### COMPITO ASSEGNATO
Trascriva parola per parola il passo del resoconto dell'escursione sulla neve da "Passato il pendio" a "pazzia metterli qui.".

### TESTO DA LEGGERE
::::::::

Ma siamo d’accordo nel dire che il posto è fantastico e la cima la possiamo considerare come fatta.
Le altre considerazioni sulle nostre gite primaverili verranno poi ma parlando delle varie relazioni realizzo solo ora: BSA.
Ora inizio a capire. Io con la neve sono ancora piu’ schiappa che sulla roccia e lo so che un BS non è proprio da me. In piu’ ci arrivo stremata … ci fossi arrivata fresca come una rosa sarebbe stato un altro discorso. Mi consolo un pochino cosi. Ma ora dobbiamo pensare alla discesa. Con mio enorme disappunto iniziamo a scendere, per il momento sempre con i ramponi.
Passato il pendio piu’ ripido la neve inizia a mollare e decidiamo per le ciaspole. “Guarda che la dove abbiamo messo i ramponi stamattina io li rimetto” avviso Andrea. Lui, coraggioso, so che tenterà con le ciaspole.
La discesa è infinita. Iniziamo a spogliarci e mi pento di non aver dietro i pantaloni corti, anche se so che è una pazzia metterli qui.
Per fortuna ogni tanto il venticello torna a rinfrescarci, ma man mano che si scende io soffro sempre di piu’. Per il caldo, per la stanchezza, per sto zaino che pesa sempre tanto … insomma: NON C’HO PIU’ IL FISICO!!!
Prima dell’ultimo pendio ripido facciamo una sosta lunga. Mangiamo, beviamo, io mi metto i ramponi ma poi viene il momento di partire.
Andrea, con le ciaspole, va avanti a farmi strada. Con la Silvia che dietro gli dice: prendi quella traccia, poi vai giu’ alle roccette … ecco, io sarei andata di la … ma non di qui, la è meno ripido …
Ma prima di tutte queste mie esternazioni Andrea cambia idea e mette i ramponi, borbottando tra se: lo sai che alla fine Silvia ha ragione ma no, tu devi sempre fare di testa tua, con le ciaspole vuole scendere lui … e via cosi la pentola di fagioli :)
Alla fine riusciamo a scendere, Andrea sa che io ho 2 problemi: la paura della discesa ripida e la paura di cadere in un buco e di farmi male al ginocchio. Ecco perché fa il super cavaliere e fino al rifugio sta davanti lui.

::::::::

### Record del dataset
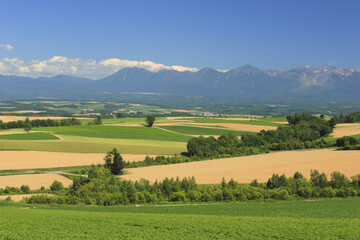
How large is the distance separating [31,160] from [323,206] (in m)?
43.5

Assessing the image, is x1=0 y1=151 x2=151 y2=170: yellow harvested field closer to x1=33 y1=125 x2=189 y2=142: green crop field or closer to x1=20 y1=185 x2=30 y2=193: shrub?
x1=20 y1=185 x2=30 y2=193: shrub

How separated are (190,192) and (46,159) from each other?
107ft

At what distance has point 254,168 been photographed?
46.2m

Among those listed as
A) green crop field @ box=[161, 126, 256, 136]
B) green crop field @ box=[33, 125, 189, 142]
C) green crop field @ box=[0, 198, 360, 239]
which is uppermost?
green crop field @ box=[0, 198, 360, 239]

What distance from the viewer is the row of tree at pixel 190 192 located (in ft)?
99.0

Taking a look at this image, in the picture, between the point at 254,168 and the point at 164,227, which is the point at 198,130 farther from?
the point at 164,227

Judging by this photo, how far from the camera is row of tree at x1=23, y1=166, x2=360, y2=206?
99.0 ft

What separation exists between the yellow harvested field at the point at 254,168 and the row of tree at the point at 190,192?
18.9 feet

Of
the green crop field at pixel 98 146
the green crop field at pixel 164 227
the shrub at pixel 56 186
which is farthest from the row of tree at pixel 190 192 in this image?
the green crop field at pixel 98 146

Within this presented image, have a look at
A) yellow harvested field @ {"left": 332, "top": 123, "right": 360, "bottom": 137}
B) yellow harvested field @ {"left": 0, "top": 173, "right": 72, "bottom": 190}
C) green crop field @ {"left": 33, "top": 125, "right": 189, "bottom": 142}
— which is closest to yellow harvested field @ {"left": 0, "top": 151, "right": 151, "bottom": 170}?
yellow harvested field @ {"left": 0, "top": 173, "right": 72, "bottom": 190}

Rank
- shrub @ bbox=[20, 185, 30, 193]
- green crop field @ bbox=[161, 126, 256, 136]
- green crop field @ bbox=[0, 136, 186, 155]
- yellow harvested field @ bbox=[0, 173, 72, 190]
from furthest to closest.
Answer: green crop field @ bbox=[161, 126, 256, 136], green crop field @ bbox=[0, 136, 186, 155], yellow harvested field @ bbox=[0, 173, 72, 190], shrub @ bbox=[20, 185, 30, 193]

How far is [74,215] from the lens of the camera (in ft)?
68.1

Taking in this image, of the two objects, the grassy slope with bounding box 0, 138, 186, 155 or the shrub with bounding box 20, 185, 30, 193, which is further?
the grassy slope with bounding box 0, 138, 186, 155

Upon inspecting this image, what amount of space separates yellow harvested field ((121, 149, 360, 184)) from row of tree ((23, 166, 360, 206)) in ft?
18.9
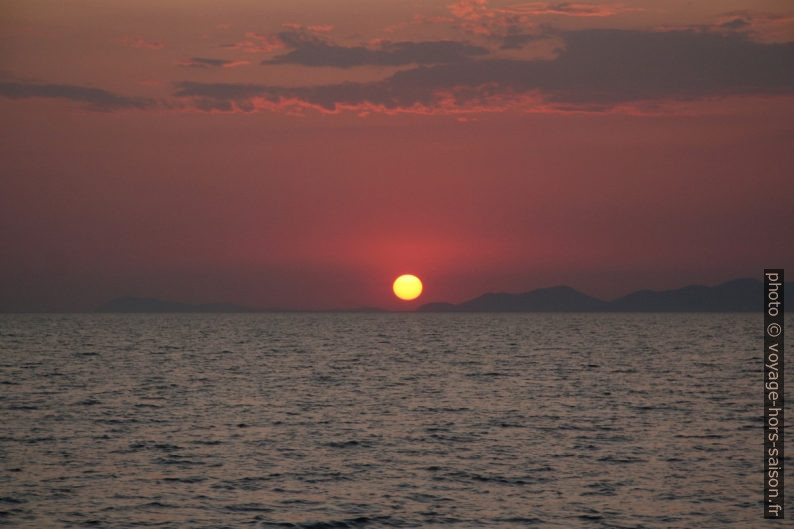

::::::::

### RISPOSTA AL COMPITO
Passato il pendio piu’ ripido la neve inizia a mollare e decidiamo per le ciaspole. “Guarda che la dove abbiamo messo i ramponi stamattina io li rimetto” avviso Andrea. Lui, coraggioso, so che tenterà con le ciaspole.
La discesa è infinita. Iniziamo a spogliarci e mi pento di non aver dietro i pantaloni corti, anche se so che è una pazzia metterli qui.